## [SELECTED PASSAGE]
------------------------------------

Heatline Opens at Noon
Philadelphia, July 20, 2011 – In conjunction with the National Weather Service’s Excessive Heat Warning for the region, Philadelphia Health Commissioner Donald F. Schwarz, has issued a Warning for Philadelphia beginning Wednesday, July 20, at noon. The warning signals the activation of the City’s special summer heat programs, including home visits by special field teams, operation of the Philadelphia Corporation for Aging’s ‘Heatline’, enhanced daytime outreach for the homeless, and the City’s effort to encourage the public to look in on older friends, relatives, and neighbors.
The ‘Heatline’ (215-765-9040) will be in operation from noon through midnight.
The Health Department urges the public to visit older friends, relatives and neighbors to ensure that air conditioners or fans are working and homes are adequately ventilated. In a heat wave, the majority of the victims are older people and those with pre-existing medical conditions.
Other groups at risk in the extreme heat include people with chronic medical conditions, pregnant women, small children, those who work in a high heat environment and persons engaged in strenuous physical activity.
People who do not have air conditioning are advised to seek relief from the heat, for at least some part of the day, in shopping malls, movie theaters, senior centers and other air-conditioned public spaces.
The Health Department recommends that to avoid heat-related illness, Philadelphians of all ages should adhere to the following simple rules:
Avoid, as much as possible working or playing in the hot sun or other hot areas. If you must be out in the sun, wear a head covering. A wide brimmed hat or visor will not only protect your head from intense rays of the sun, it will also provide a shield for your eyes.

------------------------------------

## [INFORMATION SUPPLIED]
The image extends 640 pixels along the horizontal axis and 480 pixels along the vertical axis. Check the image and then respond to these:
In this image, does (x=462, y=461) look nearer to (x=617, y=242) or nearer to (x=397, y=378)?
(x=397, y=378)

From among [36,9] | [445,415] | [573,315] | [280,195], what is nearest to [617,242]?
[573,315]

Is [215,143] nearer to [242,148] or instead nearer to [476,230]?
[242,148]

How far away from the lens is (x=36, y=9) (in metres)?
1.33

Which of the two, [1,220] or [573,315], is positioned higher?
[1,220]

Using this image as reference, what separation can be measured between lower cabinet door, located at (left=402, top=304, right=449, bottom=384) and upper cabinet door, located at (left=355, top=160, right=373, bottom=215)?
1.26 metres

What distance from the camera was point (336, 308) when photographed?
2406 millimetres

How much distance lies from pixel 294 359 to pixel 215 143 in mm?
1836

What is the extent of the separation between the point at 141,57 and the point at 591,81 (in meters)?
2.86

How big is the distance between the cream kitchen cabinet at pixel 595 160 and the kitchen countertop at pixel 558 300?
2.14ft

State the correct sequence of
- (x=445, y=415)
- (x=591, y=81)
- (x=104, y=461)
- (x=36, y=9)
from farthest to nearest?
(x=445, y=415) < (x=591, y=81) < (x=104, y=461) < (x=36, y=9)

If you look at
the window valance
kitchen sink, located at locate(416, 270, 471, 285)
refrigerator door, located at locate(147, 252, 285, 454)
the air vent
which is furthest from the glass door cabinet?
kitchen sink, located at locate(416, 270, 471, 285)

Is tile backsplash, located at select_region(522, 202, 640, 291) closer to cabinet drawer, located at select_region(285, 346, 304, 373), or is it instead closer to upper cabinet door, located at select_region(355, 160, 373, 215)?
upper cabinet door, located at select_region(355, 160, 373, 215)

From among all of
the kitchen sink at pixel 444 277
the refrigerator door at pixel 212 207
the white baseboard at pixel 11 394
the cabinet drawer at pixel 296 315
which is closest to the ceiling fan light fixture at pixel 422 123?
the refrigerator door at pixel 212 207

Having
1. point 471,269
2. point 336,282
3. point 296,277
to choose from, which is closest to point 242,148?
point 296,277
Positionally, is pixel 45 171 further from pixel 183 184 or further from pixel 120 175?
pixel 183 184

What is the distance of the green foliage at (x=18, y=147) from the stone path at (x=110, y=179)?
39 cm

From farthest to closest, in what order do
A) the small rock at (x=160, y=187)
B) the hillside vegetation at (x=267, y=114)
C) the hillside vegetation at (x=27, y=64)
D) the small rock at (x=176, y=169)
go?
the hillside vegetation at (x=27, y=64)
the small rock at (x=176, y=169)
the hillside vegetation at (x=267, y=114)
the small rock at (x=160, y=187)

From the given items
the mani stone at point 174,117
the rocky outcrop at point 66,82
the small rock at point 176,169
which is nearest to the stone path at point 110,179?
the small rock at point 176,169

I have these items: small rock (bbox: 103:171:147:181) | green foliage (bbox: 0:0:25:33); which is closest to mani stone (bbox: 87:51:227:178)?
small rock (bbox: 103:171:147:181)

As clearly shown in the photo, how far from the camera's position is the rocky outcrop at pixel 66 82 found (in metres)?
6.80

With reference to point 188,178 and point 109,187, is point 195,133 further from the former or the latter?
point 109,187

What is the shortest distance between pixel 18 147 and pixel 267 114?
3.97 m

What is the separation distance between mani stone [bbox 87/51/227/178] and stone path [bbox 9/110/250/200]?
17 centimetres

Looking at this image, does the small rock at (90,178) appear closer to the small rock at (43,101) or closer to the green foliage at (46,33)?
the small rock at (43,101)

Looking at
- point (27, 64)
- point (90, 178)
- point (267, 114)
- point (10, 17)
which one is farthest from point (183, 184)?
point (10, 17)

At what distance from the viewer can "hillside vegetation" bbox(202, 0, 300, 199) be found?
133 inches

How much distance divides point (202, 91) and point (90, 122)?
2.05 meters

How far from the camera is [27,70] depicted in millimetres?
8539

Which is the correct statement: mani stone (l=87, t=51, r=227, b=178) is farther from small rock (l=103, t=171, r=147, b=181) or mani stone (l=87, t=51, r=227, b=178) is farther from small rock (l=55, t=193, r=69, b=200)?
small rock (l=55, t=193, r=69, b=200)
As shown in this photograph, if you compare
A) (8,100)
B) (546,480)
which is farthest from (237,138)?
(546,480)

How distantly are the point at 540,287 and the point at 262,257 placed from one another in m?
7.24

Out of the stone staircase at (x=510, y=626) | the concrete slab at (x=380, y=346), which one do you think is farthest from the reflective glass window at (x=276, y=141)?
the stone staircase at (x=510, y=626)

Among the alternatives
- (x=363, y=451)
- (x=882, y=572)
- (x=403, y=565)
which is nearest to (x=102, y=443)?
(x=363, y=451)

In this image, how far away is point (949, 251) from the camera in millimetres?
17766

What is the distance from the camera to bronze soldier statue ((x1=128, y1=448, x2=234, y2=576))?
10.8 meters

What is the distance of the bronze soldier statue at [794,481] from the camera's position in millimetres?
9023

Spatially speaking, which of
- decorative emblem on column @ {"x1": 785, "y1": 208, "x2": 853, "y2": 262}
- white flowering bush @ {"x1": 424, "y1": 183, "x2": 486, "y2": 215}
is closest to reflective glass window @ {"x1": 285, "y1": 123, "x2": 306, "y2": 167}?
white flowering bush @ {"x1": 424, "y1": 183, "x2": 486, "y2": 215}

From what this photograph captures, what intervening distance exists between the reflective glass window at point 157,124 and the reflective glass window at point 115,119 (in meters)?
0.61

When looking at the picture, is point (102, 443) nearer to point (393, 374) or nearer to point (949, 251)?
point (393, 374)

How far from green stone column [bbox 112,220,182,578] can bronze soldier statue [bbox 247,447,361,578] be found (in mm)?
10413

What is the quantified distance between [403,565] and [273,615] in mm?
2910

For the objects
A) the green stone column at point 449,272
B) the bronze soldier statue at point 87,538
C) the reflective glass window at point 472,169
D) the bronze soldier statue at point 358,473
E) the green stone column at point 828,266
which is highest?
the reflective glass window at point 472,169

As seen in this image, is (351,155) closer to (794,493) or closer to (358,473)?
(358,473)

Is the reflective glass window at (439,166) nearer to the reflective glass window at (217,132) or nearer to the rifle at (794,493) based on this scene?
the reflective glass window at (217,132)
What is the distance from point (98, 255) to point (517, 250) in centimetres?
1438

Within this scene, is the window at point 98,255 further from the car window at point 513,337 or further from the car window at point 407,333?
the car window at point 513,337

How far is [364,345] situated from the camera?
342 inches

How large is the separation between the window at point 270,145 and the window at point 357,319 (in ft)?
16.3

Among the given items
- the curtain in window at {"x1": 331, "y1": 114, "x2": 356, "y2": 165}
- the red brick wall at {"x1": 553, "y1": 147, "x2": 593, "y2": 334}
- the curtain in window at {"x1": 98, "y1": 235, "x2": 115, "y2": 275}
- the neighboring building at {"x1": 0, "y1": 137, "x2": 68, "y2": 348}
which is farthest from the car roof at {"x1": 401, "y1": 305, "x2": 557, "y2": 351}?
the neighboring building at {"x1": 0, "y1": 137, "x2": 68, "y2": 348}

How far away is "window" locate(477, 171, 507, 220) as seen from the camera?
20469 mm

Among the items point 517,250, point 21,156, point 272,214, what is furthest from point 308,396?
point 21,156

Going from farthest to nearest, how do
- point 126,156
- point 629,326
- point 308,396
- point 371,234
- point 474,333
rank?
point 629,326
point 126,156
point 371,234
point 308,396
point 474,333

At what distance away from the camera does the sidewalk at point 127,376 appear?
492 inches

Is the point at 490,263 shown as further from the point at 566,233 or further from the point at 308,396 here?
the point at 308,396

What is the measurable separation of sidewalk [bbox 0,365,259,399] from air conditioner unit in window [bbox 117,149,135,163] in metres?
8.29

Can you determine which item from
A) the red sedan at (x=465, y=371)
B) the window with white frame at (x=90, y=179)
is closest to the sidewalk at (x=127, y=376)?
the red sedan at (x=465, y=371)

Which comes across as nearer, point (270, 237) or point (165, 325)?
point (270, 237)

------------------------------------

## [TASKS]
**1.** Answer these questions from the Philadelphia heat warning notice, one line each:
(a) Who issued the warning for Philadelphia?
(b) During what hours will the Heatline be in operation?
(c) Where are people without air conditioning advised to go for relief from the heat?
**2.** Copy the Philadelphia heat warning notice word for word, from "Heatline Opens at" to "relatives, and neighbors.", including both.
**3.** Continue the Philadelphia heat warning notice from the point where it stops.

## [TASK RESPONSES]
**1.**
(a) Philadelphia Health Commissioner Donald F. Schwarz
(b) From noon through midnight
(c) Shopping malls, movie theaters, senior centers and other air-conditioned public spaces

**2.**
Heatline Opens at Noon
Philadelphia, July 20, 2011 – In conjunction with the National Weather Service’s Excessive Heat Warning for the region, Philadelphia Health Commissioner Donald F. Schwarz, has issued a Warning for Philadelphia beginning Wednesday, July 20, at noon. The warning signals the activation of the City’s special summer heat programs, including home visits by special field teams, operation of the Philadelphia Corporation for Aging’s ‘Heatline’, enhanced daytime outreach for the homeless, and the City’s effort to encourage the public to look in on older friends, relatives, and neighbors.

**3.**
Use air-conditioners and fans. Open windows to release trapped hot air.
Those taking regular medication should consult with their physician. Some medications cause an adverse reaction in hot weather.
Wear lightweight clothing.
Drink plenty of non-alcoholic liquids, warm or cool. Because the body loses fluids in the heat, drinking lots of liquids helps to avoid dehydration.
Maintain a normal diet.
Shower or bathe in water that is near skin temperature.
Do not leave older people, children, or pets alone in cars.
The early warning signs of heat stress are decreased energy, slight loss of appetite, faintness, light-headedness and nausea. People experiencing these symptoms should go to a cool environment, drink fluids, remove excess clothing, and rest.
Serious signs of heat stress include unconsciousness, rapid heartbeat, throbbing headache, dry skin, chest pain, mental confusion, irritability, vomiting, diarrhea, muscle cramps, staggering, and difficulty breathing. People experiencing these symptoms should get immediate medical attention. While waiting for help move the person to a cool area, remove excess clothing, spray with water, and fan the person. In an emergency dial 911.